▸ PROBLEM REQUIREMENTS
Please copy each line of the records below word for word, leaving out the pictures.

▸ Web image data with captions
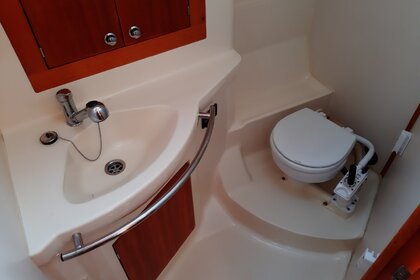 Charter Sailboat ELAN Elan 384 Impression Zadar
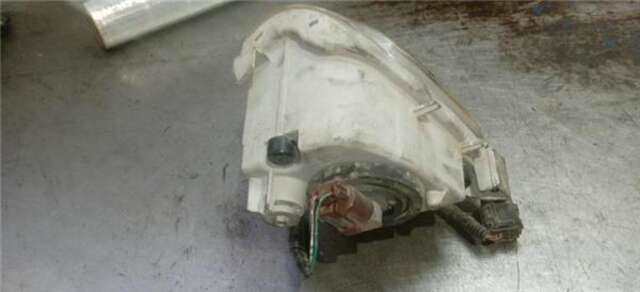 Foto 2ª: Faro Antiniebla Delantero Izquierdo Lexus IS 220 D (ALE20) [2AD-FHV]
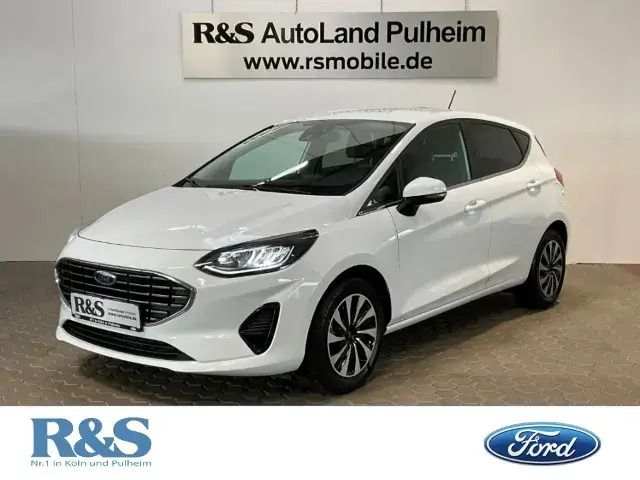 Weiß Gebraucht 2022 Ford Fiesta Titanium Kleinwagen | 17.899 € (Fairer Preis) - Bild 1/4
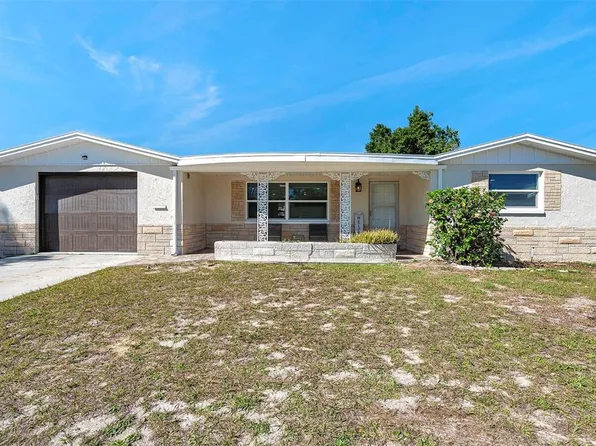 5213 Skyland Dr, Holiday, FL 34690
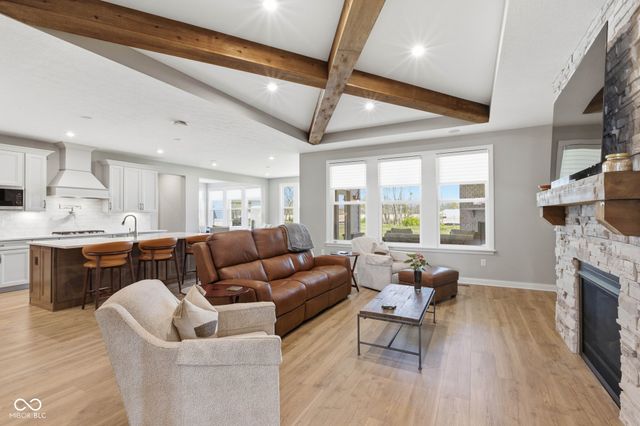9381 Coopers Lane, Mccordsville, IN 46055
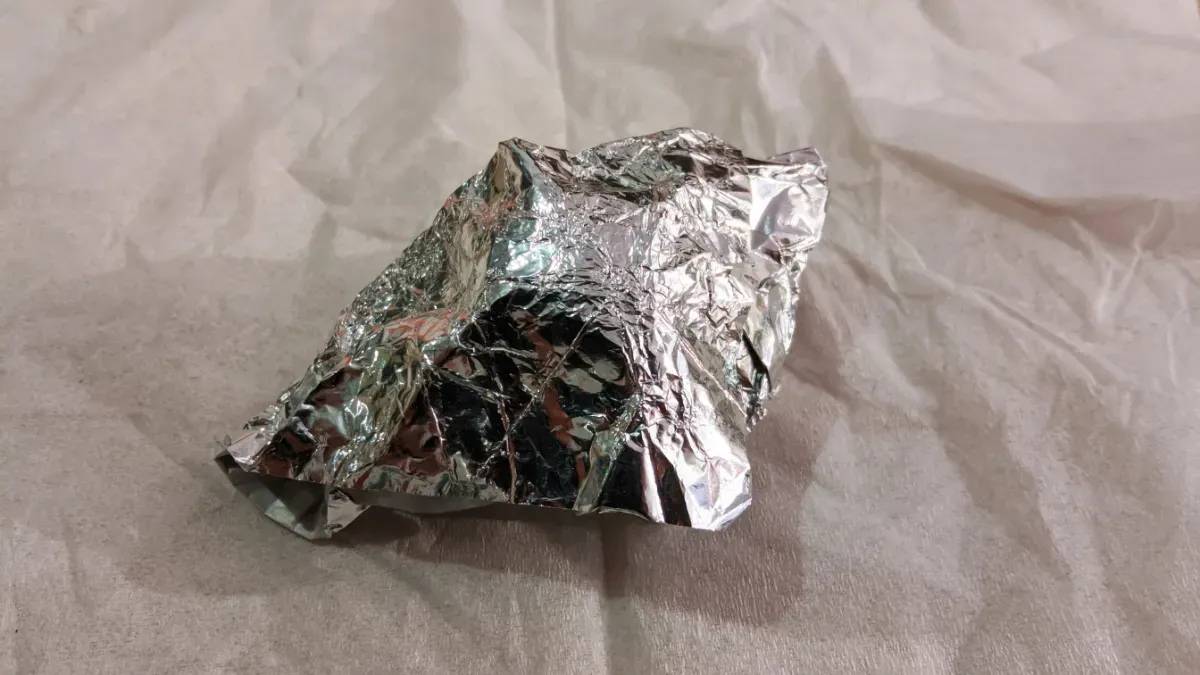 Pourquoi de plus en plus de propriétaires enveloppent leurs clés de voiture dans du papier aluminium, et ce que les voleurs ne veulent pas que vous sachiez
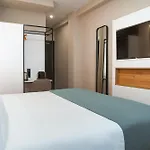 Limehome Calle Major 3* Μπένιντορμ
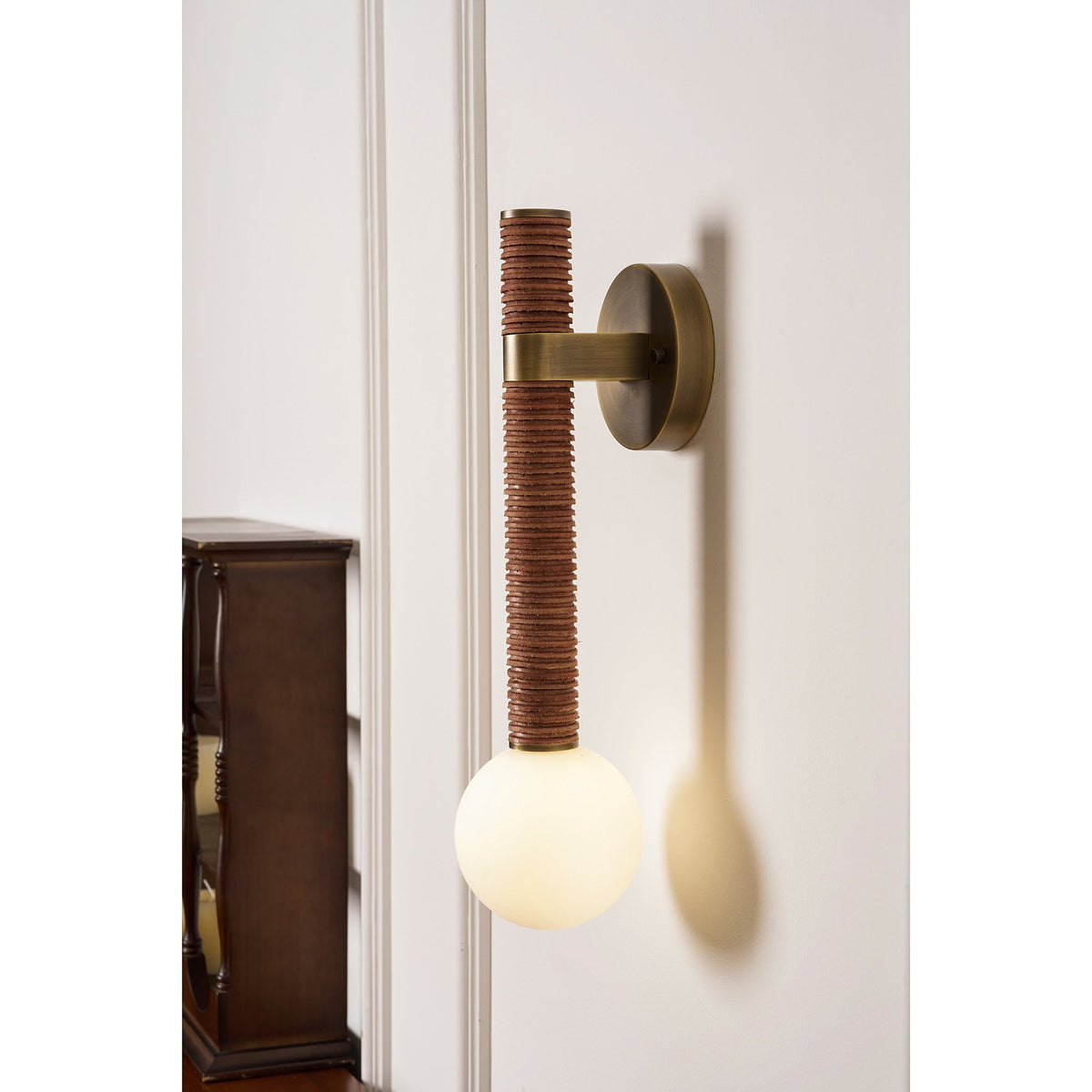 Cordelia Wandleuchte Antique Brass & Braun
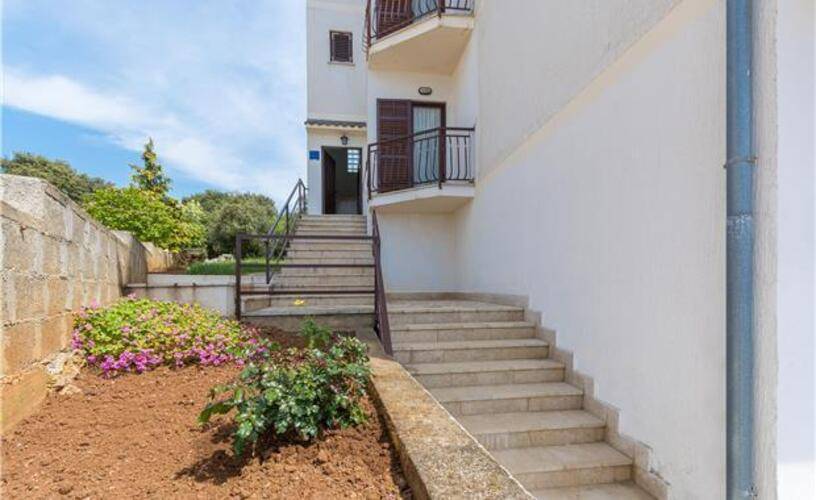 Evelyn Brostolade Private Apartment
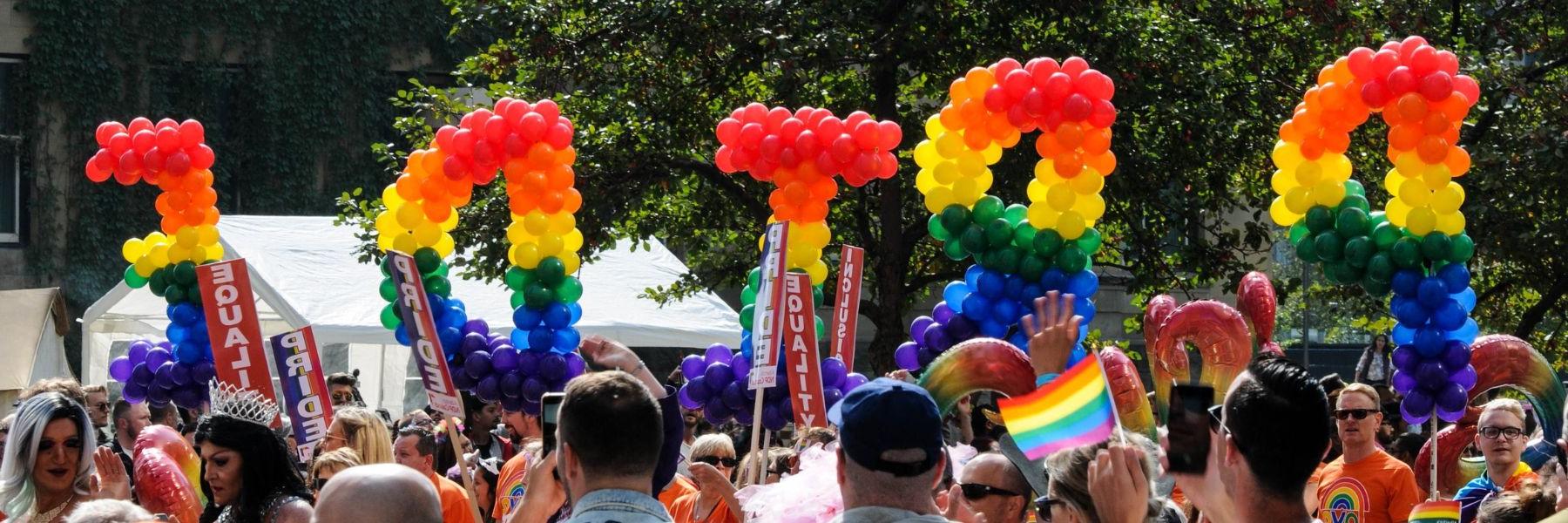 同性恋节庆祝十大最大的网络彩票平台斯充满活力的LGBTQIA+社区.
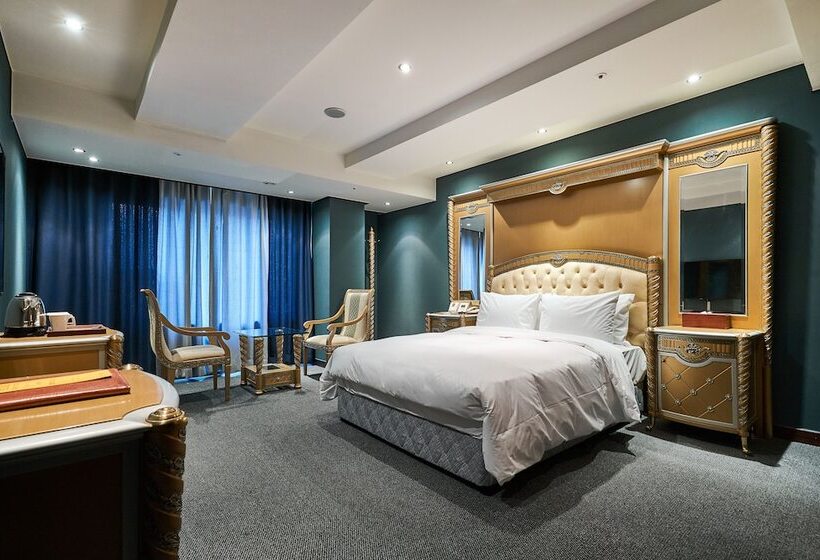 Quarto Estandar, The Koryo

▸ SOLVED PROBLEM
 Charter Sailboat ELAN Elan 384 Impression Zadar
 Foto 2ª: Faro Antiniebla Delantero Izquierdo Lexus IS 220 D (ALE20) [2AD-FHV]
 Weiß Gebraucht 2022 Ford Fiesta Titanium Kleinwagen | 17.899 € (Fairer Preis) - Bild 1/4
 5213 Skyland Dr, Holiday, FL 34690
9381 Coopers Lane, Mccordsville, IN 46055
 Pourquoi de plus en plus de propriétaires enveloppent leurs clés de voiture dans du papier aluminium, et ce que les voleurs ne veulent pas que vous sachiez
 Limehome Calle Major 3* Μπένιντορμ
 Cordelia Wandleuchte Antique Brass & Braun
 Evelyn Brostolade Private Apartment
 同性恋节庆祝十大最大的网络彩票平台斯充满活力的LGBTQIA+社区.
 Quarto Estandar, The Koryo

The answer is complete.